# [Problem requirements]
I'd like the listing below copied exactly, with the images left out.

# [Recorded data]
== Segment start ==

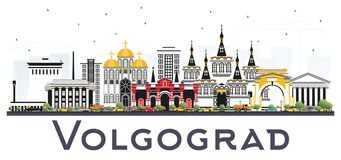 Volgograd Russia City Skyline with Color Buildings Isolated on W Stock Photo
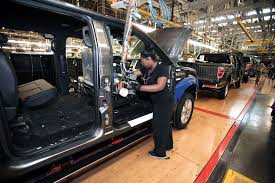ford dearborn truck plant phone number ford dearborn truck plant builds f 150 trucks zimbio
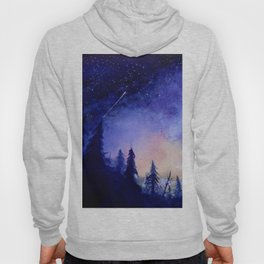 The Blue Hour Hoody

== Segment end ==

# [Solution]
 Volgograd Russia City Skyline with Color Buildings Isolated on W Stock Photo
ford dearborn truck plant phone number ford dearborn truck plant builds f 150 trucks zimbio
 The Blue Hour Hoody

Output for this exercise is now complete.